Hyperextensions Complimentary Exercises
Hyperextensions are essential for developing your lower back (Erector Spinae) for total core strength. You should train your lower back nearly as much as your abs, and you should use this to complement many core strengthening exercises. To further develop your lower back strength and core strength, use these complimentary exercises:
- Barbell Deadlift. The Deadlift is one of the premier core exercises working the Target muscle Erector Spinae (lower back), incorporating many Synergist and Stabilizing muscles. Although Hyperextensions are an isolated lower back exercise, you can still alternate your exercise routine between Hyperextensions and Deadlifts. This will keep your workout fresh while still strengthening the lower back.
- Barbell Straight Leg Deadlift. Straight Leg Deadlift is one of the top-weighted core exercises for strengthening the body’s core. Like with the Deadlift and Hyperextensions, the target muscle used while performing the Straight Leg Deadlift is Erector Spinae (lower back). Although Hyperextensions are an isolated lower back exercise, you can still alternate your exercise routine between Hyperextensions and Straight Leg Deadlifts. This also keeps your workout fresh while still strengthening the lower back.
- Squats. Squats are a big power exercise that works numerous muscles in your body. Hyperextensions will help to strengthen the lower back in order to lift more weight when performing the Squat exercises.

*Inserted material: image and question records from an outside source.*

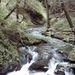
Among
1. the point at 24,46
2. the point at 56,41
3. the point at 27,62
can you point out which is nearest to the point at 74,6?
the point at 56,41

- Abdominal Crunches. The Abdominal Crunch is the simplest exercise for the abdominal region. There are many ways the Abdominal Crunch may be performed, i.e., Swiss ball, decline bench, weighted, cable, on the floor or flat bench, etc. No matter which method is used, Abdominal Crunch is an excellent complimentary exercise and, along with Hyperextensions, is essential for developing the body’s core.
- Twisting Crunch. Twisting Crunch is one of the most effective exercises as it hits all of your stomach muscle fibers at once. As with the Abdominal Crunch, the Twisting Crunch is an excellent complimentary exercise for Hyperextensions.
- Stability Ball Row-Ins. Stability Ball Roll-Ins is a very popular stability ball abdominal exercise that targets the central and lower abdominals and is a great Hyperextension complimentary exercise.
- Side Plank. Side Plank is a great isometric exercise for building core strength and, more specifically, oblique strength. Side Plank exercise does not work the Erector Spinae muscle; therefore, Side Plank should be included along with Hyperextensions for strengthening the entire body’s core.
- Plank. Plank is a great stationary exercise that helps strengthen the entire core of the body. Primary muscles used while performing the Plank exercise are Erector Spinae, Rectus Abdominus, and Transverse Abdominus. The Plank is a great complimentary exercise for Hyperextensions as Hyperextensions are complementary to the Plank exercise. Hyperextensions may also be performed after the Plank exercise for additional lower back strength building.
Bottom Line on Hyperextensions
After only a few weeks, you will find out the hyperextension benefits when it has revitalized your lower back. Your back stiffness and fatigue you get from either riding or sitting at a desk all day will all but vanish. Furthermore, your risk of injury will be significantly reduced.